Fundamentos da Atenção Plena
Uma explicação dos quatro fundamentos da atenção plena que - para aqueles que os colocam em prática - são um meio para obter a libertação das contaminações:
I. Kayanupassana satipatthana: estar plenamente atento em relação ao corpo como um fundamento da atenção plena.
II. Vedananupassana satipatthana: estar plenamente atento em relação às sensações como um fundamento da atenção plena.
III. Cittanupassana satipatthana: estar plenamente atento em relação à mente como um fundamento da atenção plena.
IV. Dhammanupassana satipatthana: estar plenamente atento em relação aos objetos mentais como um fundamento da atenção plena.
Para usar esses quatro fundamentos como um meio para centralizar a mente, você precisa primeiro se familiarizar com as três qualidades descritas a seguir.
Sati: atenção plena; a faculdade de estar acompanhando um objeto .
Sampajañña: plena consciência.

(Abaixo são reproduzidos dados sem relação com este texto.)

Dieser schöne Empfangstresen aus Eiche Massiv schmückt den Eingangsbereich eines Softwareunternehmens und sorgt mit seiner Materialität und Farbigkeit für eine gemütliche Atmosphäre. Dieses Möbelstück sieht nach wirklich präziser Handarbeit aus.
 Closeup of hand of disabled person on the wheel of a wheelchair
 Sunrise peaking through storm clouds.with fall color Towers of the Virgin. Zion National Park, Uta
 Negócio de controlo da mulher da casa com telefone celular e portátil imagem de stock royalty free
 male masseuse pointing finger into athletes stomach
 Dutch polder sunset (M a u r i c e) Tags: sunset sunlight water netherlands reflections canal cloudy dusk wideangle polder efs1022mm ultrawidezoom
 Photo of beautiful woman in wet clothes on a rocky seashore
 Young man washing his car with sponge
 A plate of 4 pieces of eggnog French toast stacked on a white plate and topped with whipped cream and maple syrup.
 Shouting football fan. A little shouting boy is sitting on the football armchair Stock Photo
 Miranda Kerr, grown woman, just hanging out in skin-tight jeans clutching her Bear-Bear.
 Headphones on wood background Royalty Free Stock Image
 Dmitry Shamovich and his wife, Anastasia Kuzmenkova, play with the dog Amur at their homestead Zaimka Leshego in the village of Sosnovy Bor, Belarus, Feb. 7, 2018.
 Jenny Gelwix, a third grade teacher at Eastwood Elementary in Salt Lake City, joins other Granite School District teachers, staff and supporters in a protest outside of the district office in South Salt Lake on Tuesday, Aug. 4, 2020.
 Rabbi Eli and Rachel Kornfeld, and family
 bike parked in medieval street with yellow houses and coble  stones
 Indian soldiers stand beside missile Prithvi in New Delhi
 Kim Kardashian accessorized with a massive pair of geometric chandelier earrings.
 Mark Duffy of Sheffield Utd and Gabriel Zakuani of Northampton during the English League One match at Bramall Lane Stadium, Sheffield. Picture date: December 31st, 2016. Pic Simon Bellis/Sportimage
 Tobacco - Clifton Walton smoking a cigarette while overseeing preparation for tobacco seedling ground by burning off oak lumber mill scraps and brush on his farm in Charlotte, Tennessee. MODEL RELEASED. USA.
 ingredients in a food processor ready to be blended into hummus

Esta tem que estar firmemente estabelecida antes que a atenção plena possa ser enviada para acompanhar um objeto - como o corpo - e depois trazê-la de volta internamente para dirigi-la ao coração.
Atappa: investigação concentrada que analisa o objeto em seus vários aspectos.
Os objetos pelos quais a investigação concentrada, a plena consciência e a atenção plena são responsáveis, cada um de forma separada. São quatro os objetos -
1. O corpo (kaya): que é um conglomerado dos quatro elementos terra, água, fogo e ar.
2. Sensações (vedana): a experiência de sensações, como prazerosas, dolorosas e indiferentes.
3. A mente (citta): que é aquilo que armazena as várias formas do bem e do mal.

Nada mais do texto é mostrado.